> **What the exercise asks**: I'd like the entries repeated exactly, without their pictures.
----- Records to use -----
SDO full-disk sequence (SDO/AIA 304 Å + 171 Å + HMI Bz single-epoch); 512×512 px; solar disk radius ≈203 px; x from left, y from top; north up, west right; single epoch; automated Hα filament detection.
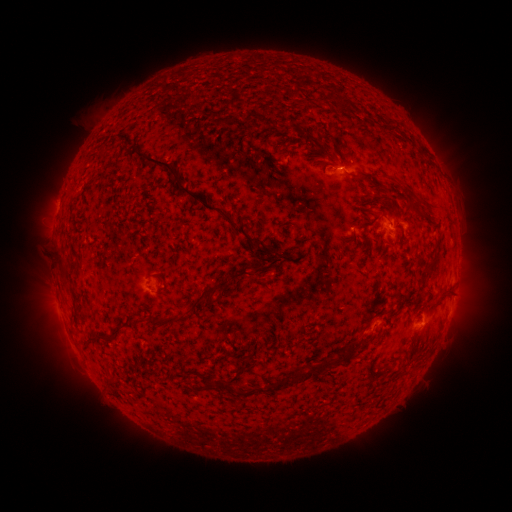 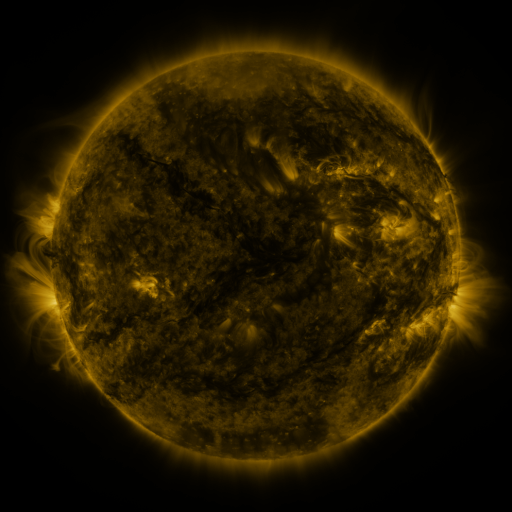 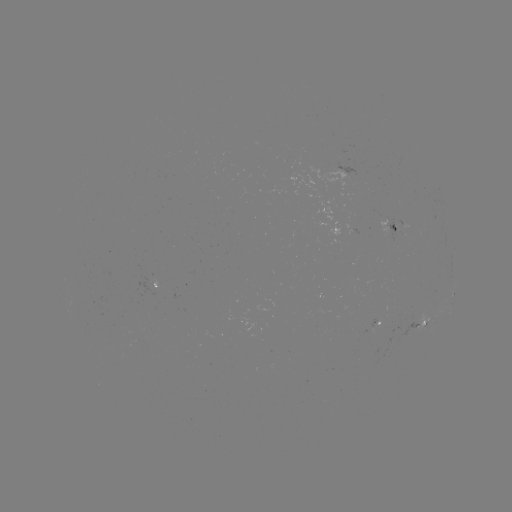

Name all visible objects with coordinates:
filament: (324, 99)
filament: (340, 102)
filament: (250, 115)
filament: (226, 120)
filament: (307, 139)
filament: (277, 143)
filament: (257, 166)
filament: (275, 174)
filament: (370, 175)
filament: (95, 179)
filament: (406, 190)
filament: (196, 198)
filament: (387, 202)
filament: (416, 209)
filament: (364, 224)
filament: (348, 241)
filament: (431, 262)
filament: (61, 265)
filament: (258, 266)
filament: (157, 277)
filament: (445, 291)
filament: (186, 316)
filament: (222, 316)
filament: (107, 338)
filament: (306, 375)
filament: (112, 382)
filament: (208, 385)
-----
> **Answer to this exercise**:
SDO full-disk sequence (SDO/AIA 304 Å + 171 Å + HMI Bz single-epoch); 512×512 px; solar disk radius ≈203 px; x from left, y from top; north up, west right; single epoch; automated Hα filament detection.

Name all visible objects with coordinates:
filament: (324, 99)
filament: (340, 102)
filament: (250, 115)
filament: (226, 120)
filament: (307, 139)
filament: (277, 143)
filament: (257, 166)
filament: (275, 174)
filament: (370, 175)
filament: (95, 179)
filament: (406, 190)
filament: (196, 198)
filament: (387, 202)
filament: (416, 209)
filament: (364, 224)
filament: (348, 241)
filament: (431, 262)
filament: (61, 265)
filament: (258, 266)
filament: (157, 277)
filament: (445, 291)
filament: (186, 316)
filament: (222, 316)
filament: (107, 338)
filament: (306, 375)
filament: (112, 382)
filament: (208, 385)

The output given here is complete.